Above: The only person whose proverbial list I actually want to read right now.
1. Like everyone else, ESPN has come out with a gripping list of top five guesses for who will get LBJ 2.0. Guess who’s at the top?
I’ll give you a hint. Their river caught on fire.
If you said “Cleveland,” you are clearly unacquainted with the mutually disdainful relationship enjoyed by ESPN and my hometown. No, I’m speaking of the other Midwestern city with a flammable river, although people don’t force-feed them near as much crap for it as they do us for ours.
Here’s the deal with Chicago. Two weeks ago, there were seven teams’ names being screamed by pundits. Two weeks later, nothing has changed, but for some inexplicable reason, everyone is wetting their pants over the Bulls.
This guy is wetting his pants, too.
… Although he does throw in the Cavs, Nets, Knicks and Heat, in that order of likelihood, to prevent you from catching on.
Now you don’t have to read the article. You’re welcome.
2. New theory! The Celtics’ dramatic winning streak might help the Cavaliers keep LeBron. Confused? I can explain in three sentences: Don’t feel bad, LeBron! It’s not that the Cavs are bad. It’s that the Celtics are so good!
Keep that theory firmly in mind while watching the Saturday night Celtics game against Orlando!
3. Oh, and Chris Bosh supposedly submitted his own trade wishlist to his manager—and there are rumored to be five teams on it, too! Substitute “Lakers” for “Nets,” and it’s allegedly identical to ESPN’s list, in fact. Just one caveat: rumor has it Bosh is still loitering around LeBron to see where he goes, so Bosh can hop a plane there, too.
Update: Chris Bosh denies the existence of said spellbinding list. Of course.

Above: I fully intended to write a caption for this, but Chris Bosh is scaring me.
Look, Canada. No, literally look. Right here, across Lake Erie.
Cleveland doesn’t ask for very much from you. Your miraculously nutritious bacon. Maybe some maple syrup (I’m blanking on Canadian exports that aren’t breakfast foods). But right now, we don’t need Bosh using any boyscout hand gestures to signal LBJ where their next meet-up should be. No, right now, we’re asking you to keep your boy in line. And in Toronto.
Unless you’d prefer to send him to Cleveland.
In which case, we will accept this kind gift from you, our Northern allies, as a token of our international friendship.
4. I know just yesterday people told you King James should leave because his kingdom mollycoddles him, but that was before we asked the greatest running back in NFL history what he thought. Former Cleveland Browns player Jim Brown says expectations are actually too high in C-land, and that’s why LeBron will book it.
Of course! I bet that if LeBron goes somewhere else, the hype will be much more realistic. It’s not as if fans in other states have been emblazoning jerseys with his name and number.
Oh, wait.

Never fear, though, because LeBron is famous for tempering expectations—as exemplified by that time he got the words “Chosen One” branded on his back.

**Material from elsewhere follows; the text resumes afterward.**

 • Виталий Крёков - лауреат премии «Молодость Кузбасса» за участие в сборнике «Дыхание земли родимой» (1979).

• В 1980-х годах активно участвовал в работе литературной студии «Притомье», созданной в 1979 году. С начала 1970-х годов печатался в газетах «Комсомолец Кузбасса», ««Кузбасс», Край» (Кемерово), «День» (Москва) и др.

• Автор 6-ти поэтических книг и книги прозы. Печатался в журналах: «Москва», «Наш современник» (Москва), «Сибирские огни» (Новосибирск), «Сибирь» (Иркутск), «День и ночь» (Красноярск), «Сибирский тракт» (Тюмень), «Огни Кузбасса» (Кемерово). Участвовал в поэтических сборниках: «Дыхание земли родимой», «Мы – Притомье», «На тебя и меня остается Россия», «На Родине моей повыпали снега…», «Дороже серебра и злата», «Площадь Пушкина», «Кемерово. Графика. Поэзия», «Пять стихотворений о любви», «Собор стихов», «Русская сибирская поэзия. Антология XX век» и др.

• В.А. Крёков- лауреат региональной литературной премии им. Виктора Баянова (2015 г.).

But it’s rather poetic, really; no matter where LeBron goes, his shoulders bear a symbolically permanent reminder of the weight of his status!
5. Dallas Mavs owner Mark Cuban professed his undying love for LeBron.
I know. I know. That isn’t actually a rumor at all. In fact, instead of playing the never-ending game of “telephone” like everyone else, Cuban just came out and told the media he wants LeBron.
“If he decides to leave—there’s still a better chance he stays—then he’ll try to force a sign-and-trade, and that gives us a chance.”
Oh, Cuban. Thank you for this. Right now things are pretty stressful, but it will be diverting distraction to see what you’ll get for thumbing your nose at the NBA’s tampering rules!
Update: I just choked on a cheesestick. Turns out Cuban’s blabbermouth will cost him $100,000. I hope your conspicuous winking at LeBron was worth it, Cuban. Do not mess with the NBA Commissioner David Stern.